INSTRUCTIONS TO FOLLOW:
Where a line of the data below has the string "site", copy that line.

RECORDS SUPPLIED:

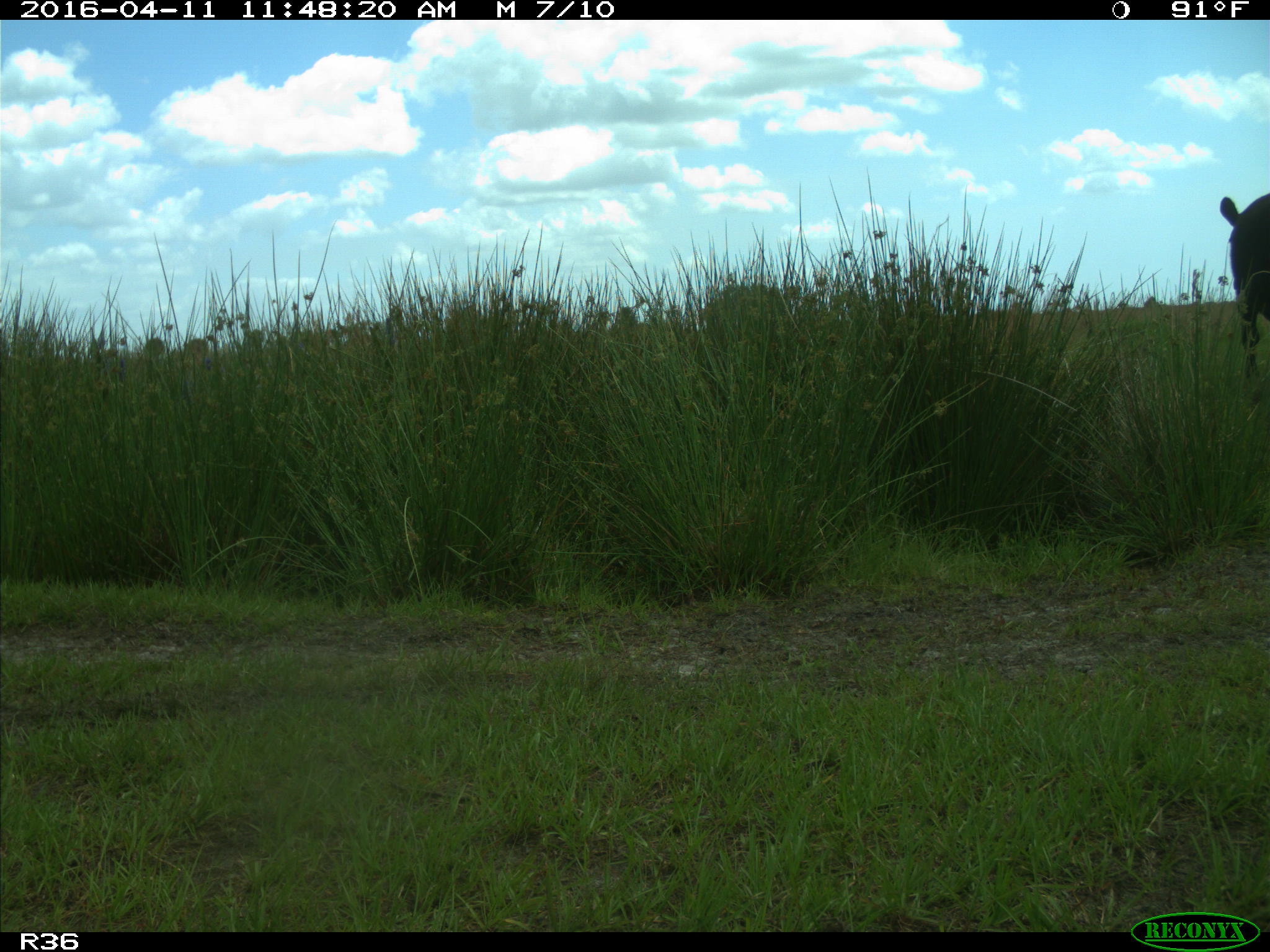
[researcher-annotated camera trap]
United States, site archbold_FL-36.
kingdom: Animalia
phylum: Chordata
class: Mammalia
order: Artiodactyla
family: Bovidae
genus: Bos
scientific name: Bos taurus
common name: domestic cow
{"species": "Bos taurus (domestic cow)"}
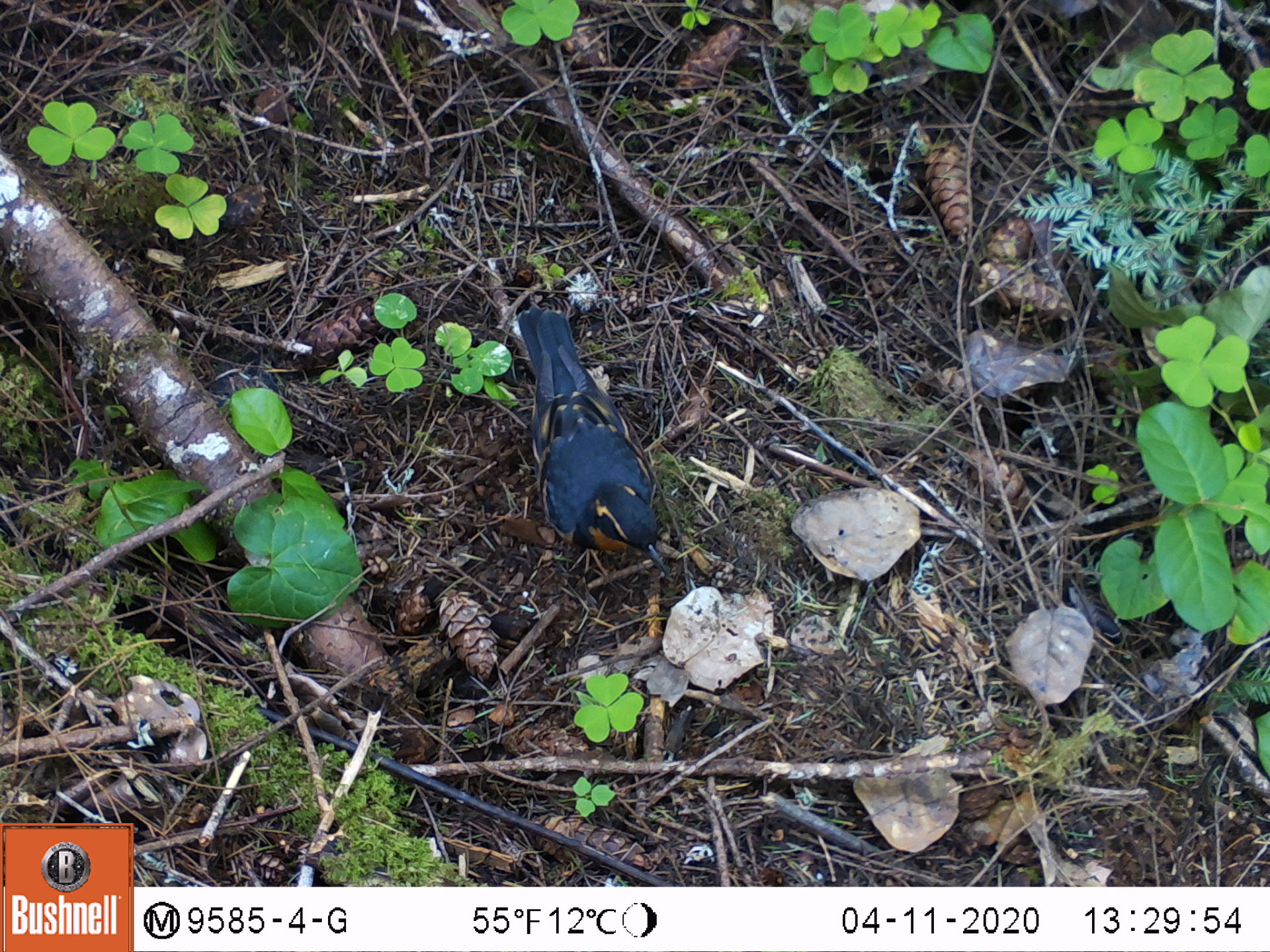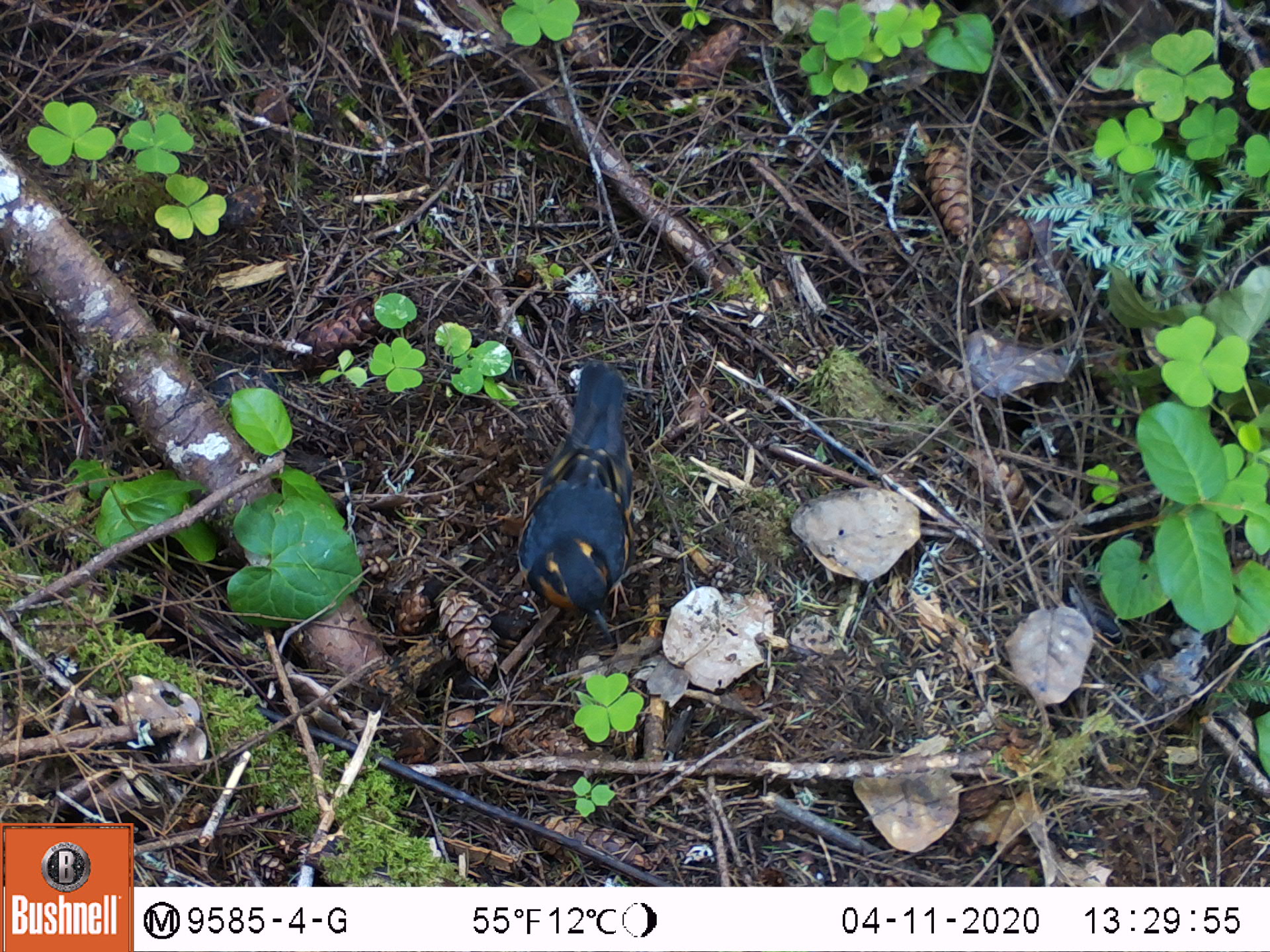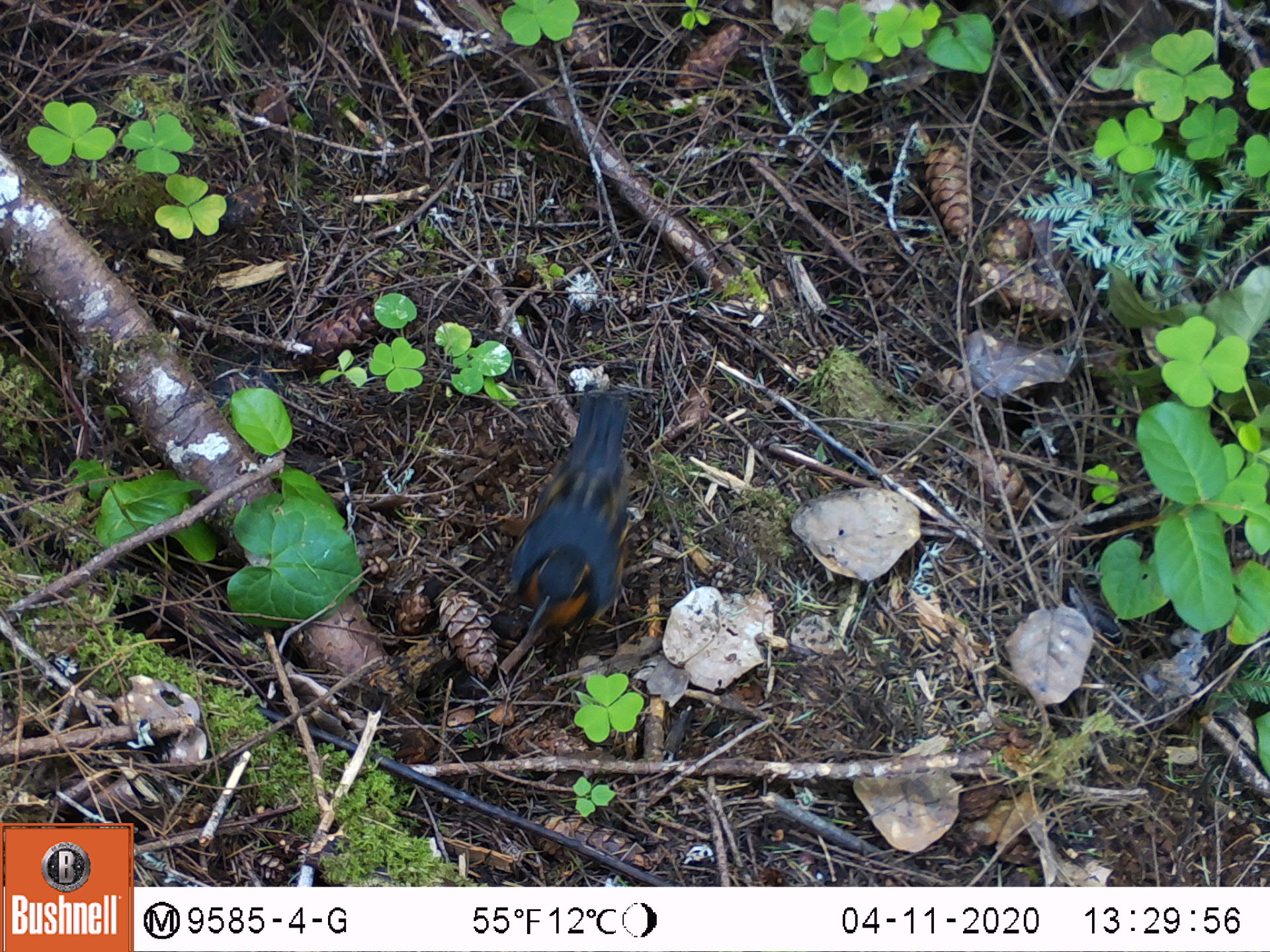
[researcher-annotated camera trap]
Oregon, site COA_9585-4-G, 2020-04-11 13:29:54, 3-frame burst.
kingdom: Animalia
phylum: Chordata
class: Aves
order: Passeriformes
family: Turdidae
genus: Ixoreus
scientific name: Ixoreus naevius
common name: varied thrush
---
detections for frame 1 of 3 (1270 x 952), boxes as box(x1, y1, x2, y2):
varied thrush: box(509, 306, 665, 582)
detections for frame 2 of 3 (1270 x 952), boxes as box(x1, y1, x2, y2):
varied thrush: box(519, 361, 625, 629)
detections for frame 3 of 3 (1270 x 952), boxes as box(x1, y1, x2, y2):
varied thrush: box(507, 390, 636, 635)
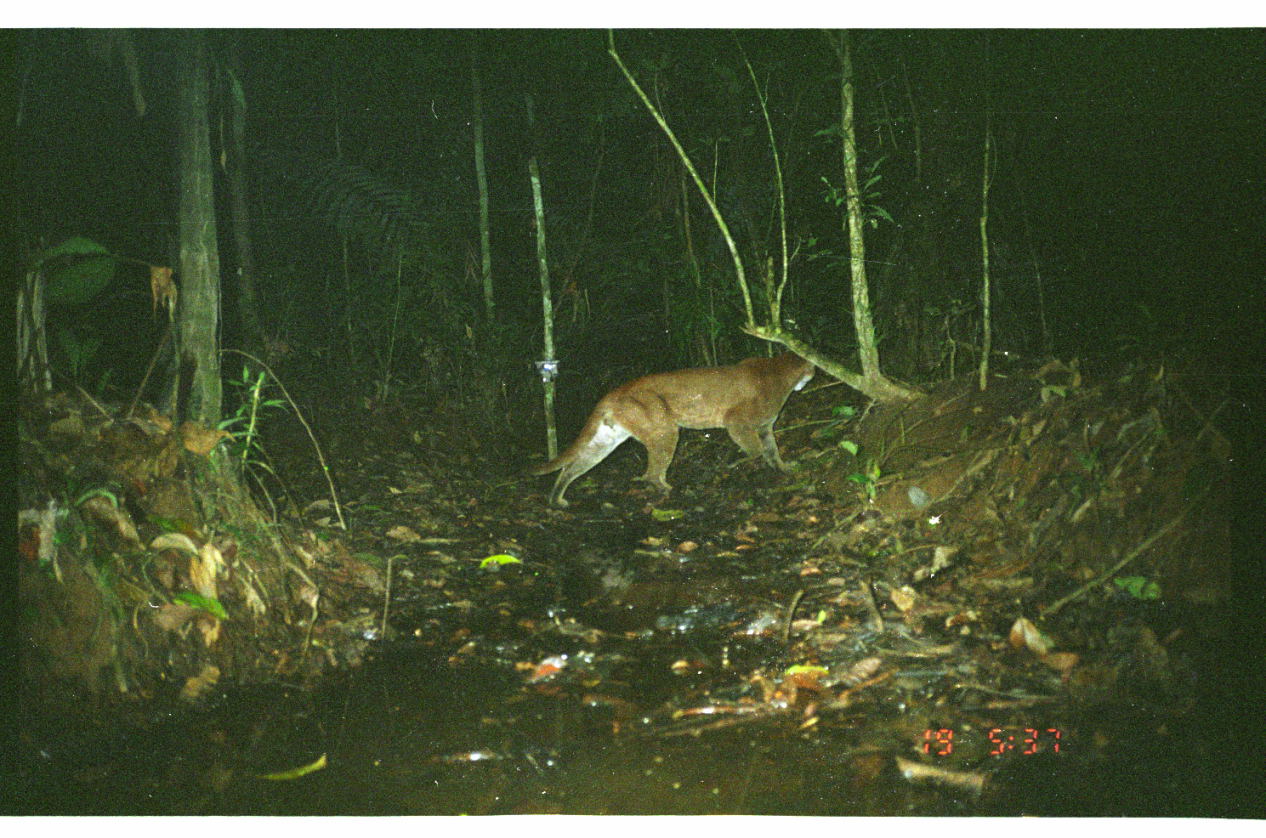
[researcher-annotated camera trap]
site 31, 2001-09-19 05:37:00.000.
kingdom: Animalia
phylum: Chordata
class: Mammalia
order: Carnivora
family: Felidae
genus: Puma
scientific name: Puma concolor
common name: mountain lion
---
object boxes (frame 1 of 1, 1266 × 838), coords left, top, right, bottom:
puma concolor: 526, 350, 817, 509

ANSWER SECTION:
United States, site archbold_FL-36.
Oregon, site COA_9585-4-G, 2020-04-11 13:29:54, 3-frame burst.
site 31, 2001-09-19 05:37:00.000.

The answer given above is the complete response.